Tu tarea =>
Extrae del texto sobre la Amazonia el fragmento que empieza en "Los incas, que" y termina en "Madre de Dios.", sin cambiar una sola palabra.

Uno
La Amazonia ha sido siempre un territorio lejano, incalculable como un océano, impenetrable y, por lo tanto, misterioso. Desde muy antiguo se han contado historias fantásticas de seres de tamaño descomunal, árboles tan grandes y frondosos que impiden la penetración de los rayos solares, animales de colores inimaginables y hasta un permanente cambio del paisaje que desorientaba y perdía a los exploradores atrevidos.
Los incas, que lograron cruzar la cordillera y entrar a la selva, sorteando bosques nublados, quebradas, calor, deslizamientos y alimañas de todo tipo, no reprimieron sus emociones y, por ejemplo, al llegar al río Eori, y después de pronunciar esas sílabas cantarinas de los hombres del lugar, lo bautizaron con el mítico nombre de Amarumayu, río serpiente, para luego ser nombrado, ya en nuestros días, con el no menos poético Madre de Dios.
Y cuando los invasores españoles desviaron su ambicioso rumbo al sur y se internaron en los frondosos bosques de la codicia, nadie les creyó que habían visto un río tan grande que parecía un mar que iba a algún lado, que no se podía ver la otra orilla y un ejército de hermosas mujeres desnudas los atacaron con certeros dardos envenenados. A esa maravilla de la naturaleza, que no cabía en su imaginación, la llamaron Amazonas.

Líneas en bruto =>

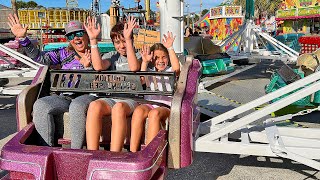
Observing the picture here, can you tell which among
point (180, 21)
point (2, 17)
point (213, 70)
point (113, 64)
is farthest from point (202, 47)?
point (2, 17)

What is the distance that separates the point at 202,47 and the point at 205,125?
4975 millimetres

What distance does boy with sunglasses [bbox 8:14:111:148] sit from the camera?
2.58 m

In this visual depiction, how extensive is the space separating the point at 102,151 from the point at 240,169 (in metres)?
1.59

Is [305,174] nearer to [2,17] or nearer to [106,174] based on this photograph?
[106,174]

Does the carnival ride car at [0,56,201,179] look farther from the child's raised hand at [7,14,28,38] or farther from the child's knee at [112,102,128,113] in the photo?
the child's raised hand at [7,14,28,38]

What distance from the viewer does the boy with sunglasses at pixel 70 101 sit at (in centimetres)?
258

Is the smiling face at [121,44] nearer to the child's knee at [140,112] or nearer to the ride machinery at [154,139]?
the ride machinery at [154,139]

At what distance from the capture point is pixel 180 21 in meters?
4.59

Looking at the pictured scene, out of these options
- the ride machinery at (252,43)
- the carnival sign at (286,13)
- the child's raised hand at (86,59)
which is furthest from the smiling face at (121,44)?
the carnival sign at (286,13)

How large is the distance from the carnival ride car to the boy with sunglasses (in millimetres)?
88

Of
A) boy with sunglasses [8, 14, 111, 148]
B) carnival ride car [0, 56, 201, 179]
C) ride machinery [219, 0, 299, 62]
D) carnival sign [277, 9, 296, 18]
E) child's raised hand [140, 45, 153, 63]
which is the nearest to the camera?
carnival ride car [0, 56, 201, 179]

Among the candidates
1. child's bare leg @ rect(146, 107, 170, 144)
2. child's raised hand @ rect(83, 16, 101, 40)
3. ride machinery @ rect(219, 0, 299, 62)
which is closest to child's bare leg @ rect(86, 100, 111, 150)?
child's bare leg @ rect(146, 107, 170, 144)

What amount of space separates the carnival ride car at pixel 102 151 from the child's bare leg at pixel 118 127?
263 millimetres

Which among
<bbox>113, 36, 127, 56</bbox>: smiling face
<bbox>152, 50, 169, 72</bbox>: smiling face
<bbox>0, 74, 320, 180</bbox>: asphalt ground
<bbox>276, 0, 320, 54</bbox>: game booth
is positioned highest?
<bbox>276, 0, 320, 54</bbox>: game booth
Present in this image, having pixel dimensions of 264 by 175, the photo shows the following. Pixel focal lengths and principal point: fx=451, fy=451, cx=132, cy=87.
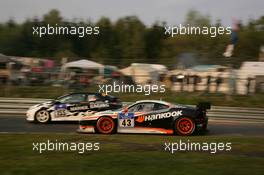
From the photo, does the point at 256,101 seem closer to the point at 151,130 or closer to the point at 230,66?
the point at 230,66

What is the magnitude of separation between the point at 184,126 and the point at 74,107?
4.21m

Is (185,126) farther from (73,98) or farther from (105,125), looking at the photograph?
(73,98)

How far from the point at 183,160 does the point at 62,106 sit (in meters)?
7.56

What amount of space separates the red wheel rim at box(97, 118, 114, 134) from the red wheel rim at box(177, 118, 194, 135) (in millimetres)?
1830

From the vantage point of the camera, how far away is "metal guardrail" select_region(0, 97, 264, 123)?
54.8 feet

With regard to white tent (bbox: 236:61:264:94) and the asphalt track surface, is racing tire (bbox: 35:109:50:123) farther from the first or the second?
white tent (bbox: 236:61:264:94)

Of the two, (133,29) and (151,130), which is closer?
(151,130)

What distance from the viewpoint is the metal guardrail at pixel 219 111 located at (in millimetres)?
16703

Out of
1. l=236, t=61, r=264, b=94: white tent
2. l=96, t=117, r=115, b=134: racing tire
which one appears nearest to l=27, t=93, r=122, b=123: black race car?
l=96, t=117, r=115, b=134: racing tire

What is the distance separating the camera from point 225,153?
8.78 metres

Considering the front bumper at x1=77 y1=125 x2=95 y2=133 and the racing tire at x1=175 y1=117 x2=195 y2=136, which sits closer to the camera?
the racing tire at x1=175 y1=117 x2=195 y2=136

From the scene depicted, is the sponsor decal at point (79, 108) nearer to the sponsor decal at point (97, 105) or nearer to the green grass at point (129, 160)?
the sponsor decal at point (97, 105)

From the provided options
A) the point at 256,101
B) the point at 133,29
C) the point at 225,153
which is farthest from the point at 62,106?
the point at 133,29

Respuesta completa =>
Los incas, que lograron cruzar la cordillera y entrar a la selva, sorteando bosques nublados, quebradas, calor, deslizamientos y alimañas de todo tipo, no reprimieron sus emociones y, por ejemplo, al llegar al río Eori, y después de pronunciar esas sílabas cantarinas de los hombres del lugar, lo bautizaron con el mítico nombre de Amarumayu, río serpiente, para luego ser nombrado, ya en nuestros días, con el no menos poético Madre de Dios.